→ ENTRIES PROVIDED:
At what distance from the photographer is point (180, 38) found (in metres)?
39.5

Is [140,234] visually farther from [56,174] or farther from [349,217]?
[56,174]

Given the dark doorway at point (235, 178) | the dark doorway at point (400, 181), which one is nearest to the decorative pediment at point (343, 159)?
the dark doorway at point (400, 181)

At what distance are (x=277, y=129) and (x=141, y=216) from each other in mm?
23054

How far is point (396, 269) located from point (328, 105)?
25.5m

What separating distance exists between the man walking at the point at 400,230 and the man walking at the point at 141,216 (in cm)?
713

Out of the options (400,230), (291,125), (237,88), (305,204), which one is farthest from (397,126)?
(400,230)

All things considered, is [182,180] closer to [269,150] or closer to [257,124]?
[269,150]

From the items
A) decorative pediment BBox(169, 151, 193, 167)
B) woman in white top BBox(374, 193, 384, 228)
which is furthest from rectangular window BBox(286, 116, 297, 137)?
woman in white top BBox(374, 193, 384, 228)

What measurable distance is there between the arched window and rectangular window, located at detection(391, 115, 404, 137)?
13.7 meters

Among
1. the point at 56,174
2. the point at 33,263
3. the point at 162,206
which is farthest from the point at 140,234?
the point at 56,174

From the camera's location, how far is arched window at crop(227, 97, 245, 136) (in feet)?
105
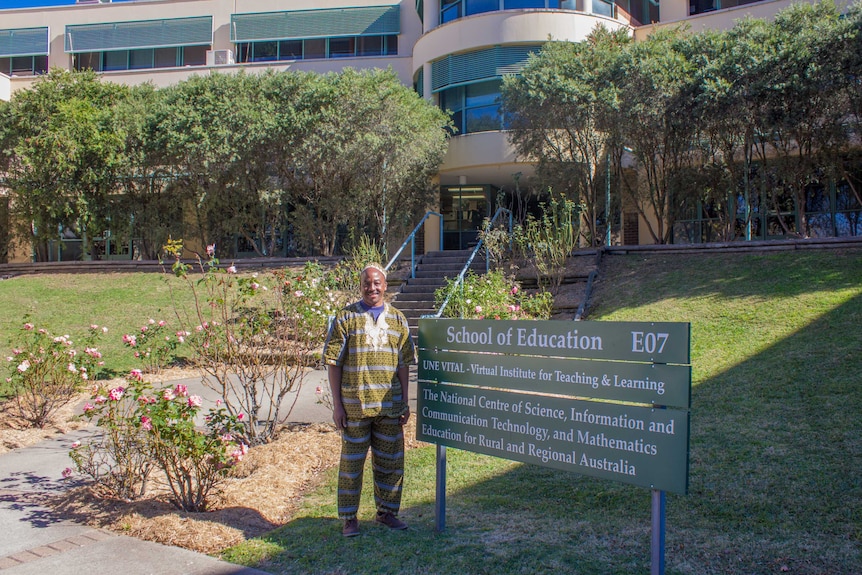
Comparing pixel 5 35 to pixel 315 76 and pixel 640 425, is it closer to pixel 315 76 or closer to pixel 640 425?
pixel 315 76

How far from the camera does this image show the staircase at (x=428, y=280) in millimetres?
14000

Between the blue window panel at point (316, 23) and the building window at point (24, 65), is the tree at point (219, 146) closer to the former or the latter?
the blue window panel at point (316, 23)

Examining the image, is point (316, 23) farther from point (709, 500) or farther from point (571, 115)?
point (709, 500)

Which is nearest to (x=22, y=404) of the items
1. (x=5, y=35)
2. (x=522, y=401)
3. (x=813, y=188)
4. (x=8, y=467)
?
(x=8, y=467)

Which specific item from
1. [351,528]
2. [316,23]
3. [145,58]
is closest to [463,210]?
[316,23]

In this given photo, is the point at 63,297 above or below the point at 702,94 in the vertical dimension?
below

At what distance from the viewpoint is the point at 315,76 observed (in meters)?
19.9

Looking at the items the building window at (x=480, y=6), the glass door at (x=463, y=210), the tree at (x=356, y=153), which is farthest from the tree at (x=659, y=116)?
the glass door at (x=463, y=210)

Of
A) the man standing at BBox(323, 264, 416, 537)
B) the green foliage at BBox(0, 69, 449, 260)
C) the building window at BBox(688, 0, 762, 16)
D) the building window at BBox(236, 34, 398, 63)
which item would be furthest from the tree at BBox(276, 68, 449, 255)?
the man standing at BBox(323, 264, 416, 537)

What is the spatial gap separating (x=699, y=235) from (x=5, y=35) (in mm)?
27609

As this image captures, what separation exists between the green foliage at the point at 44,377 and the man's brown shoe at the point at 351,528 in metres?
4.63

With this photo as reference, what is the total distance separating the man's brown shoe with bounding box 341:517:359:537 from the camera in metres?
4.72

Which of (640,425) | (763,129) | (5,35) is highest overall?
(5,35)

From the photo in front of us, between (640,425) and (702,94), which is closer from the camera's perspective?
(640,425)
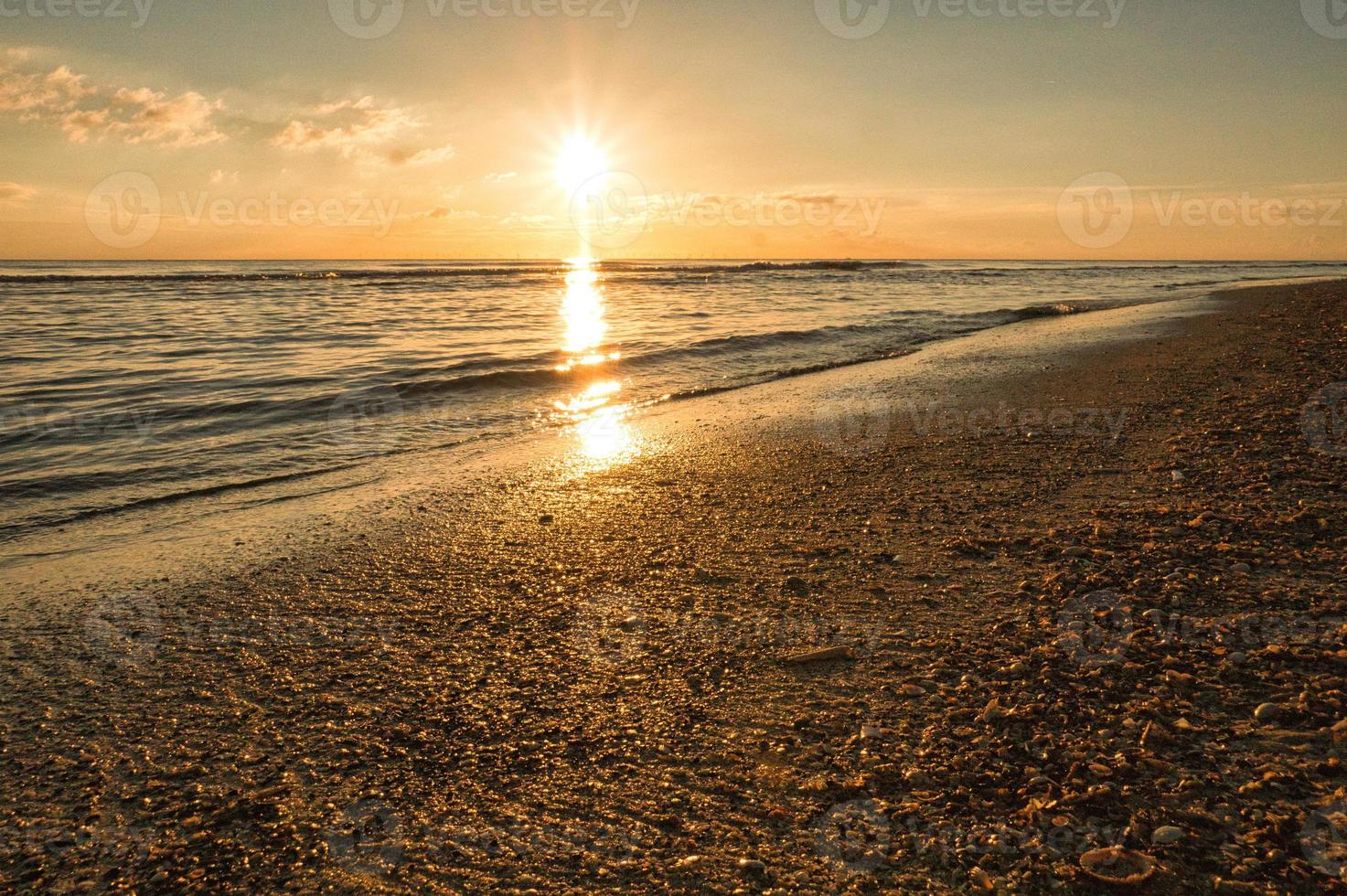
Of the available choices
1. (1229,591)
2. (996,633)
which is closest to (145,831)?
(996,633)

==

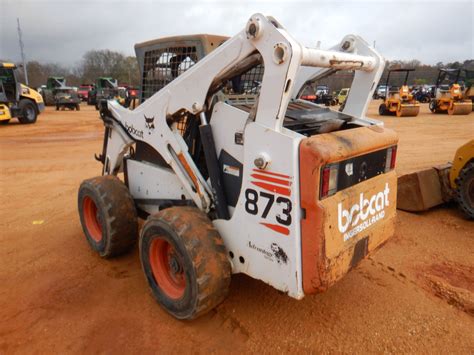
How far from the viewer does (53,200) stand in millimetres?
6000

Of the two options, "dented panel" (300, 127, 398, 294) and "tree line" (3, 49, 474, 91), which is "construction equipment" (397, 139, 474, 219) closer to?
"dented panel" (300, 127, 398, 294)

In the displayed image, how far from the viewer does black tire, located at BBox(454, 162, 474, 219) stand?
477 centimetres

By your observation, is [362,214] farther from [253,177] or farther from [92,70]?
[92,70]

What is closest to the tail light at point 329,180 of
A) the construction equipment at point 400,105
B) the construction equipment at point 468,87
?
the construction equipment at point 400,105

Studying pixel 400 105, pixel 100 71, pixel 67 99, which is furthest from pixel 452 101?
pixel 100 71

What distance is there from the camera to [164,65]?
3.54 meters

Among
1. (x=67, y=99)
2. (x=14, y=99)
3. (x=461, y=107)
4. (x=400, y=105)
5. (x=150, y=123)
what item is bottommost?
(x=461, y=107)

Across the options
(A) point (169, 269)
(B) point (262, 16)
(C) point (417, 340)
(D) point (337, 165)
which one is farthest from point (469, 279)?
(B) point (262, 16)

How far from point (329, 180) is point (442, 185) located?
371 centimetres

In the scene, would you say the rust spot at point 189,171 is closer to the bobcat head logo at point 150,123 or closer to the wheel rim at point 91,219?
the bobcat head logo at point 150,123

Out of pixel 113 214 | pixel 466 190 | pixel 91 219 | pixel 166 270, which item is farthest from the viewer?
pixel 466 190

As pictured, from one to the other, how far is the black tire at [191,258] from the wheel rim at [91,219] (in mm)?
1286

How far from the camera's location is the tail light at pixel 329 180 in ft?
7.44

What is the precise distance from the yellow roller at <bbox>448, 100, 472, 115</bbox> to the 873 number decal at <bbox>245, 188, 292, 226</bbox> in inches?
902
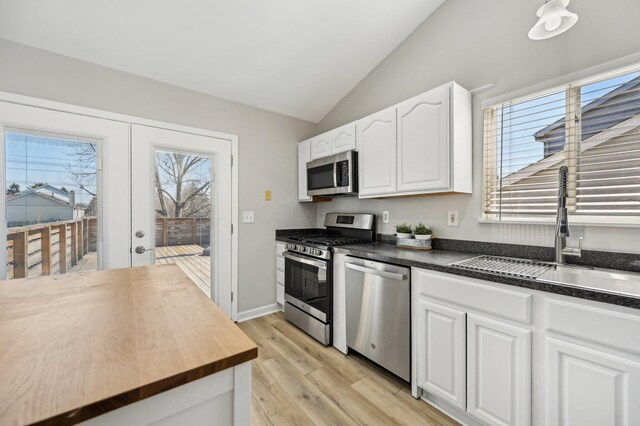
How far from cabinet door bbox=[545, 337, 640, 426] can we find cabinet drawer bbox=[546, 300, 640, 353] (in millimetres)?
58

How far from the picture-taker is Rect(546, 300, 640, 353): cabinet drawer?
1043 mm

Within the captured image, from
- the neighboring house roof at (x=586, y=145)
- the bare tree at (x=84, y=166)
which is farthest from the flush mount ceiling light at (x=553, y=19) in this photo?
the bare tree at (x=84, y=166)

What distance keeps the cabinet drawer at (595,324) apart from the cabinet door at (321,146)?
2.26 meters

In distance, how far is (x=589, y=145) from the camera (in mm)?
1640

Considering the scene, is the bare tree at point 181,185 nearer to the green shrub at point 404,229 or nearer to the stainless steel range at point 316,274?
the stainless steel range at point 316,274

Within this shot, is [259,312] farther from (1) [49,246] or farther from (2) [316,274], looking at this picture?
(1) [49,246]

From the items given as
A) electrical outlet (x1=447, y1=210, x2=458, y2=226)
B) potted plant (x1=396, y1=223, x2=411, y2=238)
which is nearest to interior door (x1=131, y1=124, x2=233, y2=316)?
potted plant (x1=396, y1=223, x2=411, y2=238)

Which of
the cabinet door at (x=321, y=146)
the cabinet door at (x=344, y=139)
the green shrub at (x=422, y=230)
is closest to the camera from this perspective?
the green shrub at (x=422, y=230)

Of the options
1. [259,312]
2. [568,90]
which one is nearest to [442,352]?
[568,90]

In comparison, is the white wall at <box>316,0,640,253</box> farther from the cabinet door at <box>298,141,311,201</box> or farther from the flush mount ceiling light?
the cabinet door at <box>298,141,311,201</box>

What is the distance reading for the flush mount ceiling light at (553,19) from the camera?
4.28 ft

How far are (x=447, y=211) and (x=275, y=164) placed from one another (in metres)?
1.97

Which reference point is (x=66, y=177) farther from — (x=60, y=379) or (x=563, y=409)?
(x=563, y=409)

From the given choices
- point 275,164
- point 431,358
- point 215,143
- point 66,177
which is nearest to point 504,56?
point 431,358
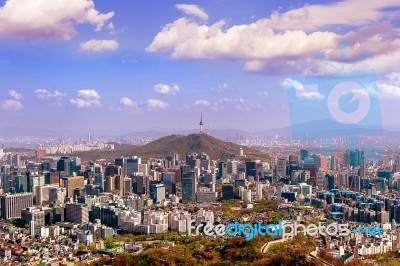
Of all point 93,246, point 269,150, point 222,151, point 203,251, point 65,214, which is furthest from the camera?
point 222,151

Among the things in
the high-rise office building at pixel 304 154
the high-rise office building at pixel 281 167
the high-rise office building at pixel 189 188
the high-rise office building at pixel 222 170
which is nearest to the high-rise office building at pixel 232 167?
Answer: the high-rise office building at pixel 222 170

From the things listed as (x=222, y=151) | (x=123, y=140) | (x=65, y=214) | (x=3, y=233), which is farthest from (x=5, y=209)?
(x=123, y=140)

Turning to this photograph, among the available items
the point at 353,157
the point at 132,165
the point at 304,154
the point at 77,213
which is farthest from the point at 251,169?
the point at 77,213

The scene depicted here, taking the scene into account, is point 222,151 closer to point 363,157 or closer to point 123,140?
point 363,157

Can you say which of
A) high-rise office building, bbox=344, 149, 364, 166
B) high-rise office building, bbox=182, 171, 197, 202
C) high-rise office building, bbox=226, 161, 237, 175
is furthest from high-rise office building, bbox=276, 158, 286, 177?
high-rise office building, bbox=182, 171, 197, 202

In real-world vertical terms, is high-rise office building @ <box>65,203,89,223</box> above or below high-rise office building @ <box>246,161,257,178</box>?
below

==

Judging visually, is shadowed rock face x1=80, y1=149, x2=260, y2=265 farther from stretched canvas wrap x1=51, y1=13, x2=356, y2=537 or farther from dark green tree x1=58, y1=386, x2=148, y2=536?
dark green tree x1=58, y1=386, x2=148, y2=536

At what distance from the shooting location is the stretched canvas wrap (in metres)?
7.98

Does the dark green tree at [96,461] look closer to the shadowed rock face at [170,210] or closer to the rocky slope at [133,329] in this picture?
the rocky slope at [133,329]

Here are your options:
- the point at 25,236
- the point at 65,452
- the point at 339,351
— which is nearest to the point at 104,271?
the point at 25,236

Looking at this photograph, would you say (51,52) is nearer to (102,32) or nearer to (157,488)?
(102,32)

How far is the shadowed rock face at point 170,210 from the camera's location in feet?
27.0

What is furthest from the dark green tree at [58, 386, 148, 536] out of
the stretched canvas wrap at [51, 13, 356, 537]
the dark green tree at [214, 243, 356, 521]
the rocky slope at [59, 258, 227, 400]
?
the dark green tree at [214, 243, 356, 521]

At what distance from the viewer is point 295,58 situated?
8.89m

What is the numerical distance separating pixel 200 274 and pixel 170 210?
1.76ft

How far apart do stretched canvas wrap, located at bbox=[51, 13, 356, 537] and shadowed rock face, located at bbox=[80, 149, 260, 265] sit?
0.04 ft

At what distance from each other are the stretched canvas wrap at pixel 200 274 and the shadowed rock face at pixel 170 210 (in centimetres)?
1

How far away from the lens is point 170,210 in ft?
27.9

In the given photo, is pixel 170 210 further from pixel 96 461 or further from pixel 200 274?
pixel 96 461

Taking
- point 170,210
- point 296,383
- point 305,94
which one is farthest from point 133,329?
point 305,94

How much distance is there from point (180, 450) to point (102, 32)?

→ WHAT YOU SHOULD DO: Starting with the item line containing "How far apart" and going on through the line containing "How much distance", give those lines again with "stretched canvas wrap" replaced by "canvas print" and nothing else altered.

→ TASK SOLUTION:
How far apart do canvas print, located at bbox=[51, 13, 356, 537] and shadowed rock face, located at bbox=[80, 149, 260, 265] sit?
0.04 ft

At what distance from each other are the canvas print at pixel 200 274 and the shadowed rock face at pixel 170 210 (in centimetres)?
1

How far away from the lens is point 170,210 in ft?
27.9

In the given photo, is pixel 170 210 further from pixel 96 461 or further from pixel 200 274?
pixel 96 461

Taking
- point 170,210
- point 296,383
- point 305,94
which one is farthest from point 133,329?
point 305,94

How much distance is there from point (180, 450) to point (102, 32)?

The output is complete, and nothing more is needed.